Brief: Arrange every nonblank line of the rows below as a Markdown table with two columns, Number and Line, numbering the lines in order and omitting blank lines.

Given information:
>>>
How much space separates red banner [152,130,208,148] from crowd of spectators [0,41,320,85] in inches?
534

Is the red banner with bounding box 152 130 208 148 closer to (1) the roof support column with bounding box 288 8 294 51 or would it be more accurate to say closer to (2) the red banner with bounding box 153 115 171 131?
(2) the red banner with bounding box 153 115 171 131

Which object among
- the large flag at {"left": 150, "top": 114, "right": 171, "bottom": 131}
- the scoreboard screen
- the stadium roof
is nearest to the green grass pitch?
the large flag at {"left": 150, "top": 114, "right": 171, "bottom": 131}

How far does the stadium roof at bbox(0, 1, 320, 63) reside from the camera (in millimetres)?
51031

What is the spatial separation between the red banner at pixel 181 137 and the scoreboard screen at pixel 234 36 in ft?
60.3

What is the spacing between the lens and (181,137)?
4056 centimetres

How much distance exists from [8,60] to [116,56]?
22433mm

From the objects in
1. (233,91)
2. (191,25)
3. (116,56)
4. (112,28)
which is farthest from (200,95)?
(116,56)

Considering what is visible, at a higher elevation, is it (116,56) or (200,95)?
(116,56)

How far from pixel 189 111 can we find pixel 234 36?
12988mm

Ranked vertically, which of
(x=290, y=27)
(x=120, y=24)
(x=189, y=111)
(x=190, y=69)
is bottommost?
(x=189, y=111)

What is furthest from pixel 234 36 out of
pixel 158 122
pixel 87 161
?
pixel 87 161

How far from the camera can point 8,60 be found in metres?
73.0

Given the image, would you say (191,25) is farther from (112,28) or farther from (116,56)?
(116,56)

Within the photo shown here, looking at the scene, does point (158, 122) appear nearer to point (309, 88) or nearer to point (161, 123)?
<<<
Correct result:
| Number | Line |
|---|---|
| 1 | How much space separates red banner [152,130,208,148] from crowd of spectators [0,41,320,85] in inches? |
| 2 | 534 |
| 3 | Is the red banner with bounding box 152 130 208 148 closer to (1) the roof support column with bounding box 288 8 294 51 or would it be more accurate to say closer to (2) the red banner with bounding box 153 115 171 131? |
| 4 | (2) the red banner with bounding box 153 115 171 131 |
| 5 | Which object among |
| 6 | - the large flag at {"left": 150, "top": 114, "right": 171, "bottom": 131} |
| 7 | - the scoreboard screen |
| 8 | - the stadium roof |
| 9 | is nearest to the green grass pitch? |
| 10 | the large flag at {"left": 150, "top": 114, "right": 171, "bottom": 131} |
| 11 | How far does the stadium roof at bbox(0, 1, 320, 63) reside from the camera (in millimetres)? |
| 12 | 51031 |
| 13 | What is the spatial separation between the red banner at pixel 181 137 and the scoreboard screen at pixel 234 36 in ft? |
| 14 | 60.3 |
| 15 | What is the spacing between the lens and (181,137)? |
| 16 | 4056 centimetres |
| 17 | How much distance exists from [8,60] to [116,56]? |
| 18 | 22433mm |
| 19 | From the objects in |
| 20 | 1. (233,91) |
| 21 | 2. (191,25) |
| 22 | 3. (116,56) |
| 23 | 4. (112,28) |
| 24 | which is farthest from (200,95)? |
| 25 | (116,56) |
| 26 | Considering what is visible, at a higher elevation, is it (116,56) or (200,95)? |
| 27 | (116,56) |
| 28 | How far from pixel 189 111 can we find pixel 234 36? |
| 29 | 12988mm |
| 30 | Ranked vertically, which of |
| 31 | (x=290, y=27) |
| 32 | (x=120, y=24) |
| 33 | (x=189, y=111) |
| 34 | (x=190, y=69) |
| 35 | is bottommost? |
| 36 | (x=189, y=111) |
| 37 | What is furthest from pixel 234 36 out of |
| 38 | pixel 158 122 |
| 39 | pixel 87 161 |
| 40 | ? |
| 41 | pixel 87 161 |
| 42 | How far from the camera can point 8,60 be found in metres? |
| 43 | 73.0 |
| 44 | Given the image, would you say (191,25) is farther from (112,28) or farther from (116,56)? |
| 45 | (116,56) |
| 46 | Within the photo shown here, looking at the scene, does point (158, 122) appear nearer to point (309, 88) or nearer to point (161, 123)? |